Il tressaillit. Était-ce vrai ? Elles étaient donc là, dans ce garni ? Et Renaud s’était trompé, en affirmant qu’il ne reconnaissait pas l'écriture de Modeste ?...
— C’est bien cela, dit-il... Louise et Marie… Mais pour, être bien sûr que je ne commets pas d’erreur, faites-moi donc leur portrait...
Le portrait — sur lequel le bistro s’étendit avec complaisance — répondait exactement à celui de Modeste et de Valentine. Quelque chose, toutefois, éveilla un vague soupçon dans l’esprit de Mirador. On eût juré que l’homme récitait ce qu’il disait comme une leçon apprise. Il dit tout ce qu’il savait avec une volubilité extrême sans s’arrêter... Après quoi, il ajouta, le regard toujours en dessous :
— C’est-il ça qu’il vous faut ?
— Ce sont bien les jeunes filles que je cherche. Elles sont chez elles ?

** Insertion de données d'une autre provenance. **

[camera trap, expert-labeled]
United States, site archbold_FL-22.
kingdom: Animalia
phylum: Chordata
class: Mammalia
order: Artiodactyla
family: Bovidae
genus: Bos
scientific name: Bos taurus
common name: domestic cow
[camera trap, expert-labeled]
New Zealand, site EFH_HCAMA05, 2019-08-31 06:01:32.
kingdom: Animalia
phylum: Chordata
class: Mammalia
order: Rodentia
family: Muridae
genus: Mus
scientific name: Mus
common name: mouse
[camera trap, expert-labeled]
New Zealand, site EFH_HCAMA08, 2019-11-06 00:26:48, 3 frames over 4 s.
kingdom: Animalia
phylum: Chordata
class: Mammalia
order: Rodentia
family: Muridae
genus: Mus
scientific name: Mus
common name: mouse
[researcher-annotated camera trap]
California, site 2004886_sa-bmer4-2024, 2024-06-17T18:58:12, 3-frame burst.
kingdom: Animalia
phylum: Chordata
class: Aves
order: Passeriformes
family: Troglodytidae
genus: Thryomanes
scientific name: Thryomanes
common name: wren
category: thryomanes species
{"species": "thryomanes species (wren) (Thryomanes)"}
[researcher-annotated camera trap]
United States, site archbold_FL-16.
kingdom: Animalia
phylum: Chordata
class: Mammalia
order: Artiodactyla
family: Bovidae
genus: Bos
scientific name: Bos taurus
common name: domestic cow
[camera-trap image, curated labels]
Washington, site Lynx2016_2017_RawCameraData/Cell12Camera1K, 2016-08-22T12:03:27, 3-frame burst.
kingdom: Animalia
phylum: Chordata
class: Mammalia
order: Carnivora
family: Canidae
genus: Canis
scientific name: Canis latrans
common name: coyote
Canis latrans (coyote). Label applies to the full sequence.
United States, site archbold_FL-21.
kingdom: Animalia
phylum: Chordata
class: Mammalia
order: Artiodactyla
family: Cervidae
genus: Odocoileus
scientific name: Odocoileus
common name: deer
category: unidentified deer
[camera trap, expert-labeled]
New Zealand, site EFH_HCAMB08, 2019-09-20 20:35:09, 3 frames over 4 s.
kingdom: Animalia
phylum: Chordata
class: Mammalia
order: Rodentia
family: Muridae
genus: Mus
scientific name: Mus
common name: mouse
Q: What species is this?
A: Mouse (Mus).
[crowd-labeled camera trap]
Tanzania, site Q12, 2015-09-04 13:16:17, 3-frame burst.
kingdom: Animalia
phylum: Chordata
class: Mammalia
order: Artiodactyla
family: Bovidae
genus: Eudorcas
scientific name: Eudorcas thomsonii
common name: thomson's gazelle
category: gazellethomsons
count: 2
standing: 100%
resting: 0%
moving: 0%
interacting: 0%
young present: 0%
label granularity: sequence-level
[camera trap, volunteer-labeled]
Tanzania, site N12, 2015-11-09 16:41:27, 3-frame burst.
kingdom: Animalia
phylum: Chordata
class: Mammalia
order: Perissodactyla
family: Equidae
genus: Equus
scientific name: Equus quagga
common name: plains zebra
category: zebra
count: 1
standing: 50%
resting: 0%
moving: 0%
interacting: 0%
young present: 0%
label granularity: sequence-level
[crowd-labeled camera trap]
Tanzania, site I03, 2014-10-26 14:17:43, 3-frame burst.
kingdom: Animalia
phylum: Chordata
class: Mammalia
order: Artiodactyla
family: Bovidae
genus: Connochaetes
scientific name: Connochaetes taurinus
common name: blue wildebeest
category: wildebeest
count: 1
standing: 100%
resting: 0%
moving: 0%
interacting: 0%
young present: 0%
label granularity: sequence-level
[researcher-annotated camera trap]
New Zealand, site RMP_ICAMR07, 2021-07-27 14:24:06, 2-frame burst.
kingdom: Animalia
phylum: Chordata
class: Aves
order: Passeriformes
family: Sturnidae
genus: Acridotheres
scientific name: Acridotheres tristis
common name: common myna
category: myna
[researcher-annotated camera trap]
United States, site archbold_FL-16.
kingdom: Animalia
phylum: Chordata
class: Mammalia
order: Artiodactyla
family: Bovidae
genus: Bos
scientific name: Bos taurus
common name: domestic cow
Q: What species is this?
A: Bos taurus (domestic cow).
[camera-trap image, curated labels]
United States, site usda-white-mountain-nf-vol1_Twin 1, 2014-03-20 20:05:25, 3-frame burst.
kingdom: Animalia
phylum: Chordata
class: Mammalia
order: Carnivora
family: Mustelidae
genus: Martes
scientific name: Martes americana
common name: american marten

Une hésitation imperceptible. Un coup d’œil vers le cabinet du fond. Tout à coup la porte de ce cabinet s’ouvrit et deux hommes en sortirent, allèrent s’asseoir à une table près de la porte, rendant ainsi toute fuite impossible.
Du reste, Mirador, paisible et souriant, ne songeait pas à fuir.
Il se mit à examiner les nouveaux venus et fit claquer sa langue, comme lorsqu’on vient de savourer un cru de haut goût. C’était deux bandits aux larges épaules et à la figure bestiale. Mirador soupira. Il ne reconnaissait, en eux, ni le titi au coup de couteau, ni le wattman de la rue de Lisbonne...
Avait-il en face de lui le fameux Coribasse, dit l’Ingénieur ?...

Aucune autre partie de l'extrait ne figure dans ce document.